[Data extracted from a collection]
* * * * *

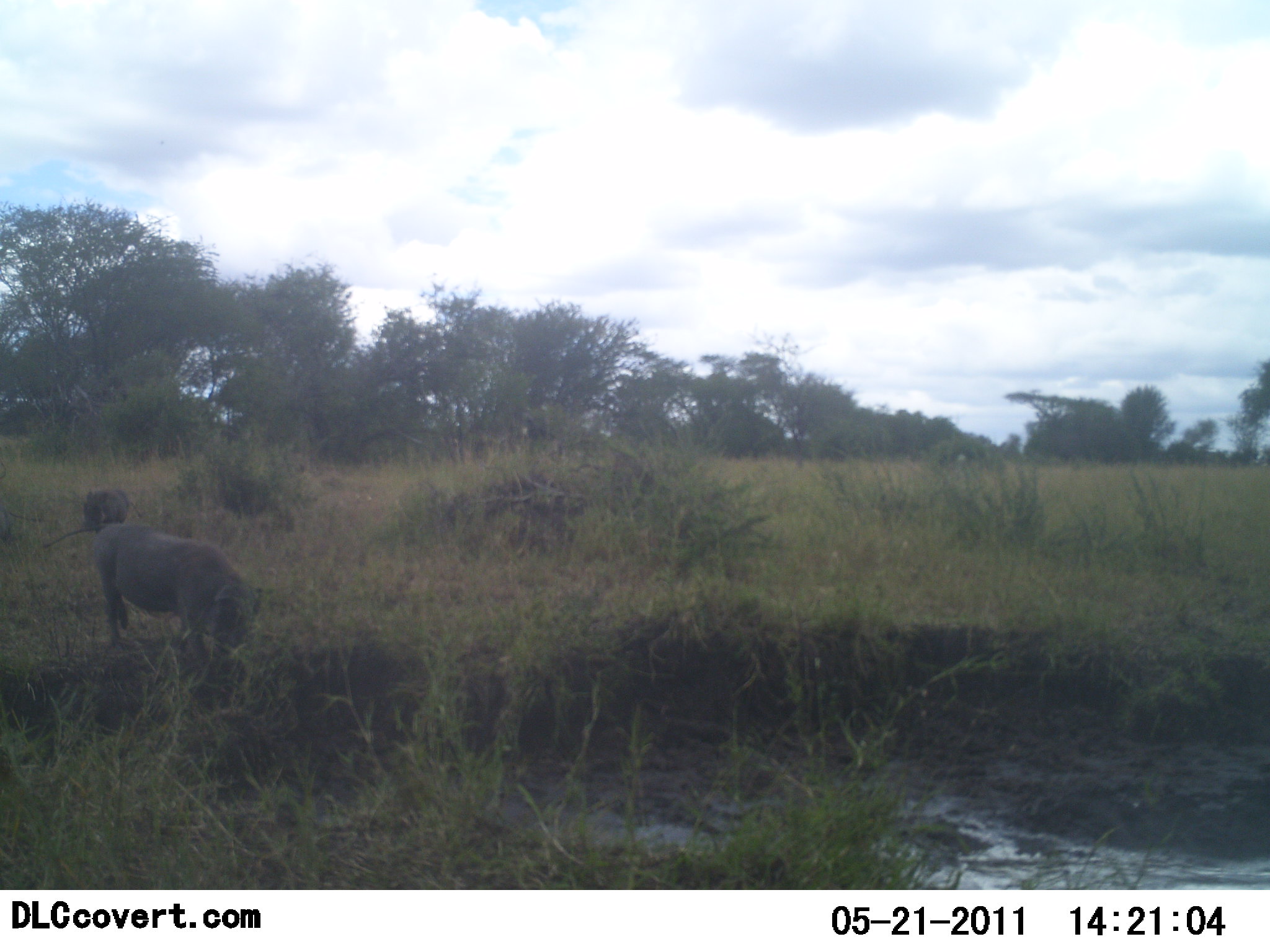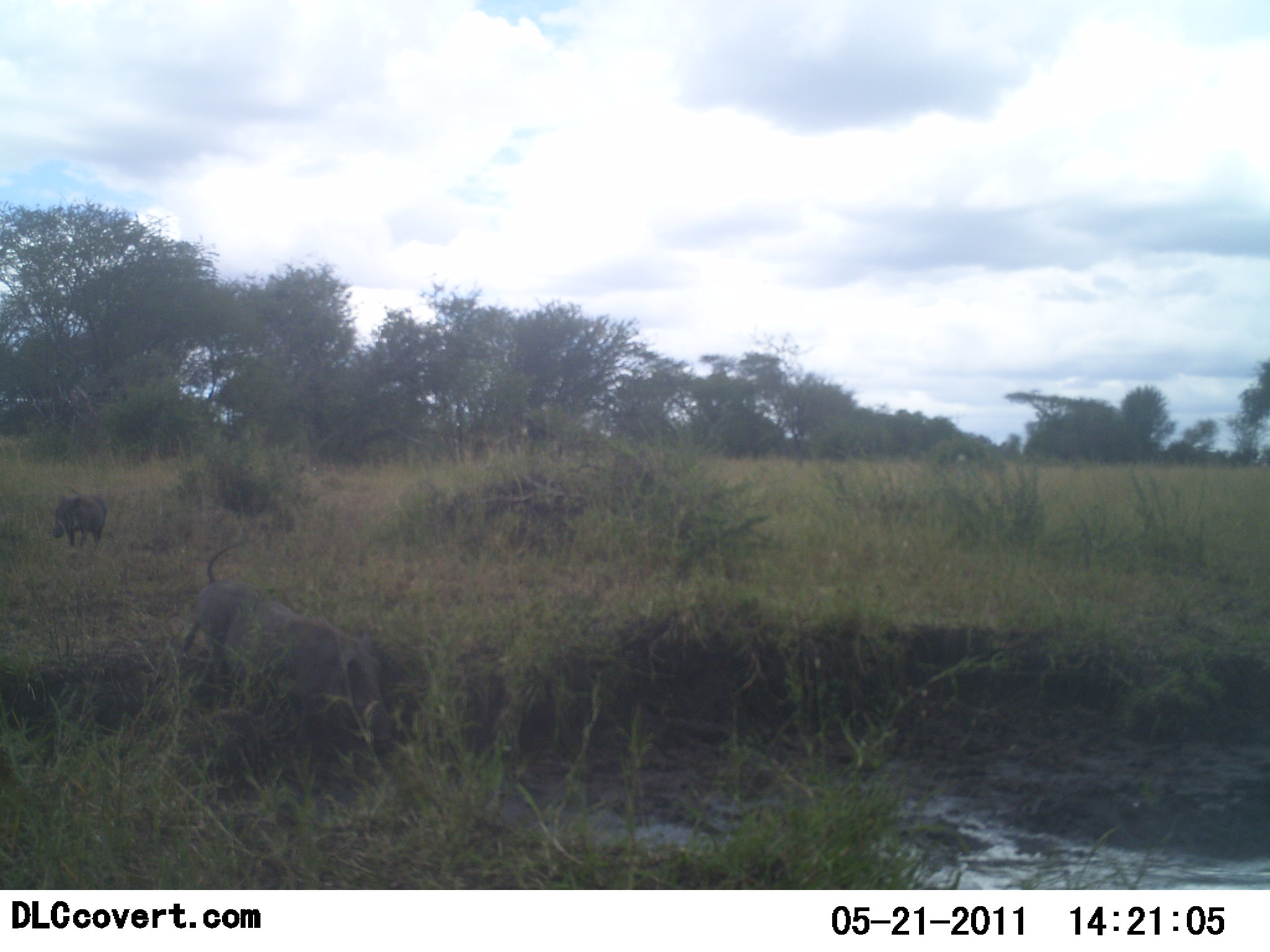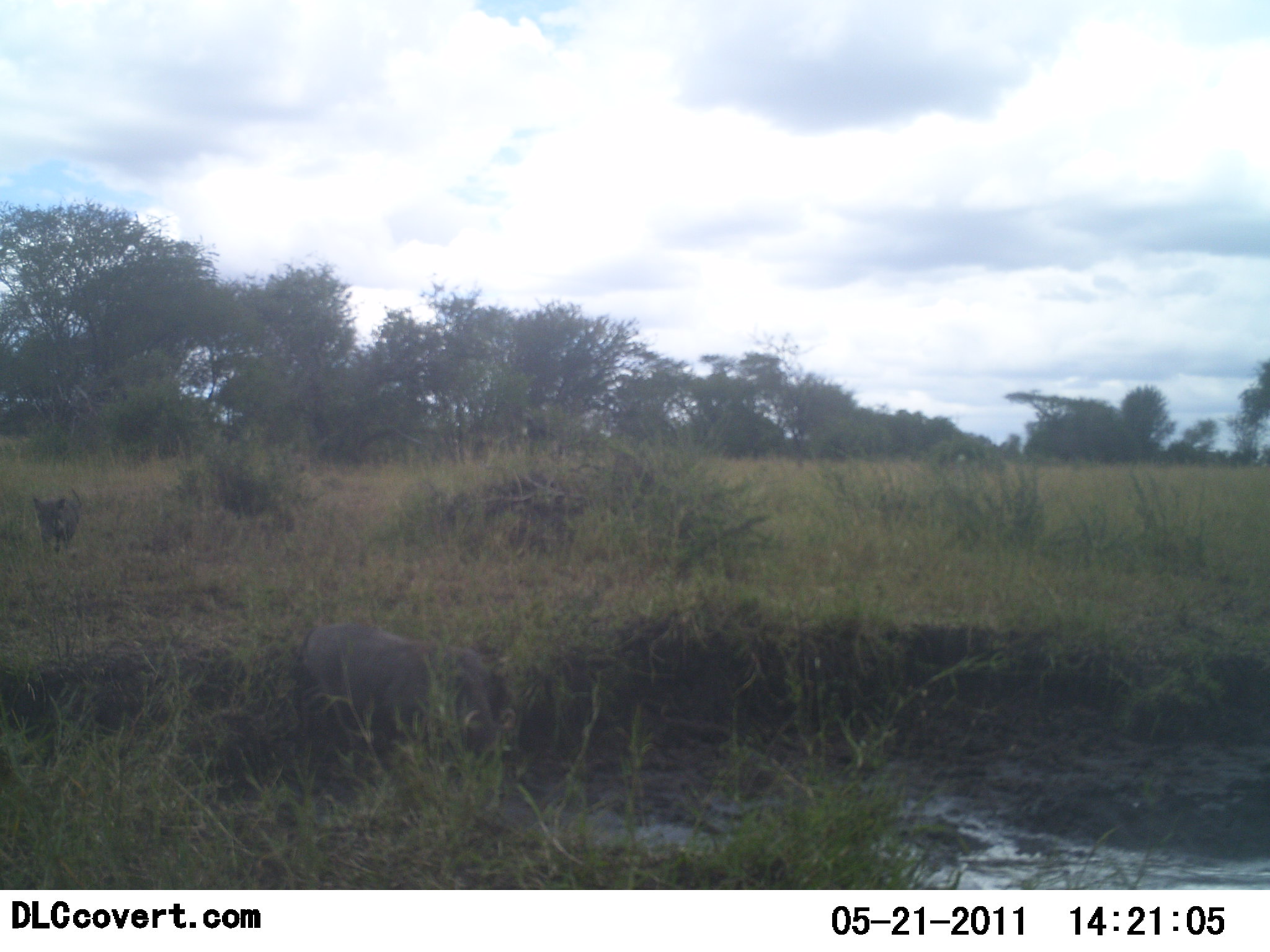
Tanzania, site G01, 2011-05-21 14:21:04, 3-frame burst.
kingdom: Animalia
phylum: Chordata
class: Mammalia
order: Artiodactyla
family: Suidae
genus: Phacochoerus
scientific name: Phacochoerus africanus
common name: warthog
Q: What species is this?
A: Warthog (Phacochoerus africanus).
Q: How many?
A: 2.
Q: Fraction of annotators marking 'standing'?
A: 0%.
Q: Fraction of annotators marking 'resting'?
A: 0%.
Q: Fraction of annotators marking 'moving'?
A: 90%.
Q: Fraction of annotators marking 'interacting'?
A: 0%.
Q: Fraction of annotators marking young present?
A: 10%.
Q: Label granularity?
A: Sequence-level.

* * * * *

Assignment »
Output every record verbatim, excluding any picture it contains.

Finished task »
Tanzania, site G01, 2011-05-21 14:21:04, 3-frame burst.
kingdom: Animalia
phylum: Chordata
class: Mammalia
order: Artiodactyla
family: Suidae
genus: Phacochoerus
scientific name: Phacochoerus africanus
common name: warthog
Q: What species is this?
A: Warthog (Phacochoerus africanus).
Q: How many?
A: 2.
Q: Fraction of annotators marking 'standing'?
A: 0%.
Q: Fraction of annotators marking 'resting'?
A: 0%.
Q: Fraction of annotators marking 'moving'?
A: 90%.
Q: Fraction of annotators marking 'interacting'?
A: 0%.
Q: Fraction of annotators marking young present?
A: 10%.
Q: Label granularity?
A: Sequence-level.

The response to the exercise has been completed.